Merge "Ceph RBD test plan"

2017-04-11 15:30:01 +00:00 · 2017-04-11 15:30:01 +00:00 · 595fe0d395
commit 595fe0d395
parent 24f3f436b4 a789aeed16
1 changed files with 216 additions and 0 deletions
--- a/doc/source/test_plans/ceph_rbd/index.rst
+++ b/doc/source/test_plans/ceph_rbd/index.rst
@ -0,0 +1,216 @@
 .. _ceph_rbd_test_plan:
 ============================
 Ceph RBD performance testing
 ============================
 :status: **ready**
 :version: 1.0
 :Abstract:
  This test plan aims to provide set of tests to identify Ceph RBD
  performance against given Ceph cluster by using of Wally tests.
 Test Plan
 =========
 The purpose of this document is to describe the environment and performance test plan
 for benchmarking Ceph block storage (RBD) performance.
 The main goals are:
 - Define test approach, methodology and benchmarking toolset for testing Ceph
  block storage performance
 - Benchmark Ceph performance for defined scenarios
 Preparation
 -----------
 This test plan is performed against existing Ceph cluster.

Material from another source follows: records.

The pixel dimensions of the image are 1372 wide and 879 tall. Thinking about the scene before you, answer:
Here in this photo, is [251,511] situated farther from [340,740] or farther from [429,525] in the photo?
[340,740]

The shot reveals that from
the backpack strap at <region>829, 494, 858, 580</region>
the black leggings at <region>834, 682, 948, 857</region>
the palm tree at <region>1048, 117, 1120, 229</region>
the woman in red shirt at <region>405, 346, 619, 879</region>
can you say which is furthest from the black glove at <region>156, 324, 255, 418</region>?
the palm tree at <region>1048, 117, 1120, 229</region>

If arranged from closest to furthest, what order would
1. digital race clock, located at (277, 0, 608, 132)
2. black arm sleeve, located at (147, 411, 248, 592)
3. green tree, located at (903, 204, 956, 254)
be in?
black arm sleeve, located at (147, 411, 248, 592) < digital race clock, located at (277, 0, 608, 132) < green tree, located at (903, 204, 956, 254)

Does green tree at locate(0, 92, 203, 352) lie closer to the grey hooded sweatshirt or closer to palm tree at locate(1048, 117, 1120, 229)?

 Single VM is created for running tests on every compute node.
 Before running IO load storage devices are filled with pseudo-random data.
 Execution Strategy
 ------------------
 All tests are executed sequentially on all dedicated virtual machines. Number of IO load
 threads per VM depends on test phase. Every test starts with 30 second warm-up, which
 is not included in test results, followed by 180 second test load phase. At any given time
 a single VM per compute node generates IO load with given number of threads.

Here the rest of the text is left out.